• _Trabalho pedido_:
**a)** Reproduza sem nenhuma mudança o trecho do texto sobre o debate do clima que vai de "Abranches concordou com" até "de negociações internacionais.", incluindo essas palavras.
**b)** Escreva a continuação do texto sobre o debate do clima a partir do ponto em que ele termina.

• _Trecho do documento_:

* * * * * * *

Mudança climática e jornalismo investigativo

Por Maurício Tuffani
Aquecimento dos mares derrete as plataformas glaciares em torno da Antártida, segundo estudo da Nasa. Imagem: Nasa/GSFC/Jefferson Beck
Imagem de estudo da Nasa sobre o efeito do aquecimento dos mares nas plataformas glaciares em torno da Antártida. Imagem: Nasa/GSFC/Jefferson Beck

Mesmo que nos próximos anos seja possível o acordo internacional sobre o clima, será difícil ele ter força para assegurar as medidas de controle das emissões de gases-estufa para evitar que a temperatura média global aumente de 1,8ºC a 4ºC até o ano de 2100, previstas no Protocolo de Quioto, de dezembro de 1997. Essa foi a conclusão do debate “Estamos perto de um acordo global sobre o clima?”, no qual participei como mediador ontem (quinta-feira, 24.jul) no 9º Congresso Internacional de Jornalismo Investigativo, em São Paulo.

A atuação da imprensa ao tratar da mudança climática foi também um dos pontos principais da discussão entre Daniela Chiaretti, jornalista especializada em meio ambiente e repórter especial do “Valor Econômico”, Paulo Artaxo, do Laboratório de Física Atmosférica do Instituto de Física da USP, e Sérgio Abranches, sociólogo, cientista político, escritor e comentarista da rádio CBN.

Foi muito boa a escolha dos três palestrantes pela Abraji (Associação Brasileira de Jornalismo Investigativo), organizadora do congresso. Os pontos de divergência entre os três levaram a uma vigorosa troca de opiniões, com uma boa retomada das apresentações.

Governabilidade

O desafio maior, a governabilidade global, foi destacado por Artaxo, que é membro do IPCC (Painel Intergovernamental de Mudança Climática das Nações Unidas) e de outros sete painéis científicos internacionais. “A ONU não tem poder para obrigar os países a cumprirem o que é acordado”, afirmou.

Artaxo, que já trabalhou no Centro de Pesquisas Woods Hole da Nasa (EUA) e nas universidades de Antuérpia (Bélgica), Lund (Suécia) e Harvard (EUA), afirmou que em função da necessidade de “mostrar o outro lado”, muitos veículos de comunicação têm equivocadamente feito a contraposição das conclusões do IPCC a opiniões contrárias sem fundamentação científica. E destacou a necessidade de a imprensa verificar nesse e em outros temas científicos se há respaldo em estudos publicados em revistas científicas com comitês editoriais independentes e que só aceitam artigos após revisão por pares (peer review).

Conservadorismo

Abranches concordou com a crítica de Artaxo aos negacionistas da mudança climática que se autodefinem indevidamente como “céticos”. Dos três palestrantes, ele foi o que se mostrou menos confiante com a possibilidade de acordo nos próximos anos. “O acordo sempre será aquém das necessidades”, disse. Mestre em sociologia pela Universidade de Brasília e doutor em Ciência Política pela Universidade Cornell (EUA), ele ressaltou a dinâmica conservadora de negociações internacionais.

* * * * * * *

• _Dados registrados_:

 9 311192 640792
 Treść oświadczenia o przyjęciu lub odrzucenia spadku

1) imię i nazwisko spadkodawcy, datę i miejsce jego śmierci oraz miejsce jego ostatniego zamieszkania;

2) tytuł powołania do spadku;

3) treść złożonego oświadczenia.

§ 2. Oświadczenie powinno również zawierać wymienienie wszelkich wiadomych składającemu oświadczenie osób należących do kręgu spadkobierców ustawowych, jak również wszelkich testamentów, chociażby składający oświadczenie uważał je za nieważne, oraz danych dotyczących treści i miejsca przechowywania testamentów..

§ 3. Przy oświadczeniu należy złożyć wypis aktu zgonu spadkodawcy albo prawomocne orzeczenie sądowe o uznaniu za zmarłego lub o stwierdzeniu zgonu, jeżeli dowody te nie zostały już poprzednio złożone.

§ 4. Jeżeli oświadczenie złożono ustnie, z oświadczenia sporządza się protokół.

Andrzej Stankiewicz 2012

* * * * * * *

• _Respostas escritas_:
**a)**
Abranches concordou com a crítica de Artaxo aos negacionistas da mudança climática que se autodefinem indevidamente como “céticos”. Dos três palestrantes, ele foi o que se mostrou menos confiante com a possibilidade de acordo nos próximos anos. “O acordo sempre será aquém das necessidades”, disse. Mestre em sociologia pela Universidade de Brasília e doutor em Ciência Política pela Universidade Cornell (EUA), ele ressaltou a dinâmica conservadora de negociações internacionais.

**b)**
Assim como Daniela e Artaxo, Abranches observou que houve uma queda no espaço dado pela imprensa às ações e negociações necessárias para reduzir as emissões de gases-estufa, mas destacou que a cobertura jornalística da economia, especialmente em relação às commodities agrícolas, passou a ser muito influenciada por fatores ambientais devido aos efeitos sobre as safras.

Diplomacia

Daniela observou que a atuação da diplomacia dos Estados Unidos foi sistemática para impedir consensos nas COPs (conferências das partes) da Convenção-quadro das Nações Unidas sobre Mudança do Clima, principalmente se com eles e a Europa não estivessem alinhados a China e os países emergentes. Ela esteve em quase todas esses encontros internacionais e também na Conferência das Nações Unidas sobre Meio Ambiente e Desenvolvimento, a Rio-92 (que aqui em São Paulo muitos teimam em chamar de Eco-92).

Por outro lado, a jornalista destacou o empenho com a prevenção da mudança climática pelo governo do presidente Barack Obama, observando que, no plano doméstico, a EPA (Agência de Proteção Ambiental dos EUA) passou a ter mais poder para atuar na regulação das emissões de gases-estufa.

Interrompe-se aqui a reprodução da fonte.